Weaver I agree but the core windows design is oblivious to that.
You have 3 wrappers on the windows OS as an example
rundll32
svchost
runonce
Malware can choose to access the internet via say rundll32 and bypass whitelist mitigations. This flaw has stayed in place from windows 95 to today I assume for backward compatibility reasons. Its very old legacy vulnerable code, to show how old it is, Microsoft still have to keep MS-DOS 8.3 filename support enabled on C: by default because rundll32 needs it.
Microsoft windows has an excellent whitelisting tool built in called applocker, its absolutely amazing. But only works on enterprise versions of windows as microsoft consider it a "corporate" feature. It was also enabled in windows 7 ultimate, but there is no ultimate for win8 and win10. SRP does the same (remember cryptolocker which uses it?) but SRP is no longer supported by microsoft, has some unresolved bugs and is less user friendlly to use. Applocker has a wizard which will scan your app directories and auto whitelist whats there.
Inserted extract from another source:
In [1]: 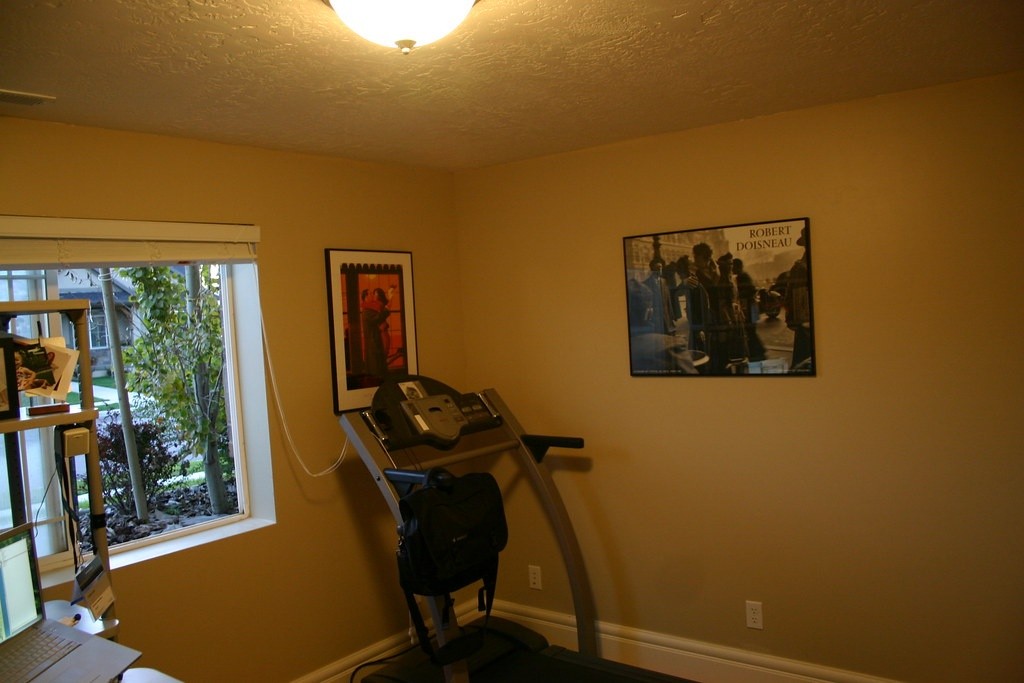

I personally use all of the following, I currently have no a/v installed as I consider that very obsolete and ineffective practice. Although a/v that scans emails I still consider useful so it may get reinstalled at some point (my laptop still has a/v on top of what I list here).
Registry tweaks that do the following.
Disable SMBv1
Disable NTFS encryption (anti ransomware)
Disable powershell, vb scripts etc.
Prevent dll's from non system folders overiding system dll's.
DEP default on for 32bit processes (stock is default off, DEP is enforced on all 64bit processes regardless, so yes 64bit browsers are natively more secure than 32bit browsers)
ASLR, SEHOP enabled.
Also
Secure boot enabled
Anti exploit software currently I use hitman pro alert for this.
SRP whitelisted binaries policy as well as whitelised dll's this took a fair amount of time to configure, but it makes things very difficult for attackers.
Filter outbound traffic (windows default is to allow all silently).
My network via pfsense blocks traffic to known malware control ip's, compromised domains etc.
My network via pfsense enforces DNS queries via trusted DNS servers.
Whitelisting of binaries, dlls is clearly the way forward, but the industry will resist it as the security software market is huge, if the OS becomes secure, then the likes of ESET and kaspersky go out of business.
Even with whitelisting memory exploiting is becoming a bigger issue with every passing year, thats what exploit protection is for, the likes of DEP etc. are designed to mitigate the risk. These cpu exploits fall into this category.
Windows 10 has made some strides, Windows Defender (or whatever its called now), now implements exploit protection (based on what is in EMET), but has no proper whitelisting, which microsoft still see as a corporate only feature.
HIPS aiso an effective form of security (behaviour blocking), this is similar to what selinux does in linux. Currently windows has no native HIPS.